En la mesa, ya sentados en cómodos sillones acolchados, la conversación deriva entre la exclusividad del entorno, el desconocimiento total de un sitio así en Ciudad a pesar de los años transcurridos allí y demás temas, presentes, pasados o futuros. Dejo a mis amigos hablar, un poco cansado ya, pero feliz de estar con ellos, de oír sus voces y sus risas y comprobar la atemporalidad de sus gestos, a la espera de que todo termine de decaer y nos vayamos a dormir, como si nos fuéramos a ver otra vez mañana. Anfitrión me da varias veces a probar su brebaje, ahumado, excelente, no hay duda.

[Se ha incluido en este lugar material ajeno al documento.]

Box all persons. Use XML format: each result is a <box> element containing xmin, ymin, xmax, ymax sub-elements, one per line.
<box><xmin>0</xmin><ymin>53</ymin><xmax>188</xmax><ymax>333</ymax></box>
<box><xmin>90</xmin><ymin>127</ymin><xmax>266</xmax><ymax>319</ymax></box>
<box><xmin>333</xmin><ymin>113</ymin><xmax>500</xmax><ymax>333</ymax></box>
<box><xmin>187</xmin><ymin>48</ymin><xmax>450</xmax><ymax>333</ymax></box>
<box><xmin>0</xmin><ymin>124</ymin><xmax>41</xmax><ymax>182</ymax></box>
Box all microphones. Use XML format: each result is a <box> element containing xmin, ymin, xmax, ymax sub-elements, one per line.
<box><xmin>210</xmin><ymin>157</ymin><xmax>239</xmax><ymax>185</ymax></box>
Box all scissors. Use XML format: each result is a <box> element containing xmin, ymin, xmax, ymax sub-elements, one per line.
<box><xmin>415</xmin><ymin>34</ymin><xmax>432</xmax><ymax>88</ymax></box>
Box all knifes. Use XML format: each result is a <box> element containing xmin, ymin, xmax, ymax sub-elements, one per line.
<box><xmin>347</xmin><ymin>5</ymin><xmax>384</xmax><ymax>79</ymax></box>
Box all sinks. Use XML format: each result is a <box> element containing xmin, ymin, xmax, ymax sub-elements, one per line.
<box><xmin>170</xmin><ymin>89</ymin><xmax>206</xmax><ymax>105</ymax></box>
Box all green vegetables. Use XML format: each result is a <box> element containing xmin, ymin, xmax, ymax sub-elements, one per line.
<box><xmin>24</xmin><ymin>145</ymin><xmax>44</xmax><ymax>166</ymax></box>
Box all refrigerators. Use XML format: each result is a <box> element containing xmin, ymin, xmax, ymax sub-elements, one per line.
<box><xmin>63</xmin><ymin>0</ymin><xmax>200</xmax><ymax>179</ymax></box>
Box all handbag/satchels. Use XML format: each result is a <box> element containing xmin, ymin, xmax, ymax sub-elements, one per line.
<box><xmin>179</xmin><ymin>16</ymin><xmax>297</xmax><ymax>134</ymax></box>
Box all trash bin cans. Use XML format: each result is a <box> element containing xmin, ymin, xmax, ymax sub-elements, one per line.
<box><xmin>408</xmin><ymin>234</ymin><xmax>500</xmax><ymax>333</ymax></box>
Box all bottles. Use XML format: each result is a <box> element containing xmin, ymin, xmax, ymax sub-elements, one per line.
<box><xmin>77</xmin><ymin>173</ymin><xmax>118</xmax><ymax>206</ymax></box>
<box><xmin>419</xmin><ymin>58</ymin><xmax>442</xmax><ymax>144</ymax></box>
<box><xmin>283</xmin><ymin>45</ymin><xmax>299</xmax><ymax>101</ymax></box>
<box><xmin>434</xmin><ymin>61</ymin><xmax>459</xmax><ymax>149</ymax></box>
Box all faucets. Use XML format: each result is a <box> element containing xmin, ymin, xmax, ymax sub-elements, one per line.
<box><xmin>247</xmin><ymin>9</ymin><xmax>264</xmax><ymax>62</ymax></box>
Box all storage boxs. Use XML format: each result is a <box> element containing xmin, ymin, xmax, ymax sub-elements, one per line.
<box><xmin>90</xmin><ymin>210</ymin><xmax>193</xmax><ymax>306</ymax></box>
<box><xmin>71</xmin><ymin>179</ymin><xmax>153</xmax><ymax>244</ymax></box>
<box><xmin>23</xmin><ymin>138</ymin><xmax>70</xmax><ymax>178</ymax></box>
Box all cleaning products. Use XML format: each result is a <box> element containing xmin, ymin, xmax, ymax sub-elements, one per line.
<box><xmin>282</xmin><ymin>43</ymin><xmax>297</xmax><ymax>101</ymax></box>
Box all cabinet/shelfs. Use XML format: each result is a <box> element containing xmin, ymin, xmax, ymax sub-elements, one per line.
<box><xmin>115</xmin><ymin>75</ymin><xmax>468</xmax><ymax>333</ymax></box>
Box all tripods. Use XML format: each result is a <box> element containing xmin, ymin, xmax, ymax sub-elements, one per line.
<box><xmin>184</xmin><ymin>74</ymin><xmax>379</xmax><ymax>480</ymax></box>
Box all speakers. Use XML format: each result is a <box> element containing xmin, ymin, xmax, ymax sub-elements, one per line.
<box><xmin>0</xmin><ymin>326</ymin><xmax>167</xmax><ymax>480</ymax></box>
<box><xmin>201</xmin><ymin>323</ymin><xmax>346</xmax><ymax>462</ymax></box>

Llega el momento, y le comunicamos a Elcamarero que nos vamos. “¿Ya?”, responde, como si las tres de la madrugada no fuera buena hora para ir a dormir. Nos comunica la deuda contraída, que es de sesenta y cuatro unidades, dieciséis por consumición. Anfitrión y Granamigo intiman un poco con él mientras acuerdan la forma de pago (“preferimos no aceptar tarjetas, mejor efectivo o pago telefónico”). Sale a la luz un poco de su vida pasada, su separación fulgurante, el rápido abandono del hogar conyugal, su nueva vida en el Barrio Alto, su verdadera profesión casi no ejercida; nos explica que trabajó en Teutonia, pero que su padre lo reclamó para atender el negocio familiar que emprendió con su hermano, una de las mejores coctelerías de Nación, y tuvo que volver a pesar de las mejores condiciones económicas, que si la vida esto y que si la vida lo otro, un poco lo de siempre, al final, despojando de mística al personaje; yo me vuelvo a fijar en las botellas, y veo una, mediada, con tapón y etiqueta azul, que lleva el nombre de Elviejo. Casado me llama, en esas, y me señala al altillo junto a la entrada. Como si una mortaja faraónica, Elviejo yace con la boca abierta y los ojos cerrados en una silla, boca arriba, en postura que no alcanzamos a ver, en claro estado premortem. Creo que todos los clientes que había cuando llegamos siguen dentro, pero nosotros salimos. A la realidad.

Nos despedimos, inequívocamente cansados, todos pensando en los viajes de vuelta y demás quehaceres del día siguiente, entre abrazos y nuestros más sinceros y sentidos parabienes. Me quedo pensando en un dato alentador. Este año los he visto, a todos, los presentes y los ausentes, al menos dos veces, juntos o separados, más que los dos anteriores juntos, y encuentro consuelo y satisfacción en eso mientras Casada, Casado y yo volvemos al hotel. También nos despedimos, últimos lances de brazo, ellos en la puerta de su habitación, yo en la de la mía, dos plantas más arriba.

Más o menos duermo y, cuando nos despertamos, tras asegurarme de su estado plenamente consciente, le digo a Miesposa que necesito contarle todo lo que ocurrió anoche y cuánto me habría gustado que lo hubiera vivido con nosotros.